Der Großmutter hat es besonders der jüngere der beiden Enkel, Gustavo Adolfo, angetan und tut noch einmal etwas Außergewöhnliches: Sie nimmt den Jungen mit auf eine Reise nach Pollença. „Es verstrichen Monate – und ­Doña Clara kam nicht mit dem Kind zurück", schreibt die Geografin Ana Jofre in einem Buch über balearische Auswanderer in Argentinien. Schließlich muss Antònia den beiden nachreisen, um ihren Sohn wiederzuerlangen. Der Showdown zwischen den beiden Frauen führt zu einer letzten überraschenden Wendung: Die beiden versöhnen sich, und Clara Hammerl beschließt, zu ihrer Tochter nach Argentinien zu ziehen.

Es sollte kein geruhsamer ­Lebensabend werden.
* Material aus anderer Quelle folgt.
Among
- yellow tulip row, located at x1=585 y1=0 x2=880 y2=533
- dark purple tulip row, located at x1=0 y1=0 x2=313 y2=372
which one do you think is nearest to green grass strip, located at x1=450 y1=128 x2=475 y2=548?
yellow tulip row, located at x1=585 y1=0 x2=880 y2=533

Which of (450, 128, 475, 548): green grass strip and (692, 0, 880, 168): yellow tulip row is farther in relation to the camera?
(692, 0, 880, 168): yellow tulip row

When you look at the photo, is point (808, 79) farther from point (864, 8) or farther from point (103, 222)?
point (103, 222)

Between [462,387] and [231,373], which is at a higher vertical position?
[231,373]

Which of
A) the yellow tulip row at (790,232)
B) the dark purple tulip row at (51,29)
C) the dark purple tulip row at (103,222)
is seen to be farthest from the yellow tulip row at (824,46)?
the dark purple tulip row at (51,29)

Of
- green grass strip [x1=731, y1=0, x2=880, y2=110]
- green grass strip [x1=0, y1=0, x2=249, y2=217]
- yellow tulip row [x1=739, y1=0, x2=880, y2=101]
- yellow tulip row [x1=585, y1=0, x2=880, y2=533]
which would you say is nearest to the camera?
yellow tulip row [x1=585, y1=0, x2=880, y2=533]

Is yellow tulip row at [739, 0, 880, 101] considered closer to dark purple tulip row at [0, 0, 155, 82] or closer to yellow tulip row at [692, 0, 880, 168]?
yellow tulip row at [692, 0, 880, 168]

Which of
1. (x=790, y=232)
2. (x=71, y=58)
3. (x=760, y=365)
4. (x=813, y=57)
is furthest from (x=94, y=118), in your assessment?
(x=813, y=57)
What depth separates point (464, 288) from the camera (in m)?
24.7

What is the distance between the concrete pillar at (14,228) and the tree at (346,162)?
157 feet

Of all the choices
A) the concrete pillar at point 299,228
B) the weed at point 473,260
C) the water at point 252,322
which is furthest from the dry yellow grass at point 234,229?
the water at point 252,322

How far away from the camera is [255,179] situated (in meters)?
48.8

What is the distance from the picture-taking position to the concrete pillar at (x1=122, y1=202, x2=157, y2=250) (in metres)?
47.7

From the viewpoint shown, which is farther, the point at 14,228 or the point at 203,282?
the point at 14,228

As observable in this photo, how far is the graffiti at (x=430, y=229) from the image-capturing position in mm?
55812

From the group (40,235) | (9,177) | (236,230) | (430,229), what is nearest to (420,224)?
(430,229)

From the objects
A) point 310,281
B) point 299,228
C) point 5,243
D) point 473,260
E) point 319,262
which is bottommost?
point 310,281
Esteve Rotger, den Clara anscheinend immer noch nicht leiden kann, verliert in der Weltwirtschaftskrise seine ­Bäckerei, die Familie verarmt und muss bei einem Cousin des Schwiegersohns, tief in der argentinischen Provinz, in Rufino (Santa Fé) Zuflucht suchen. Dort, fernab von Bromberg, Berlin, Pollença und ­Lyon, stirbt Clara Emma Friedericke Agnes Laura Hammerl am 9. Oktober 1931 im Alter von 73 Jahren.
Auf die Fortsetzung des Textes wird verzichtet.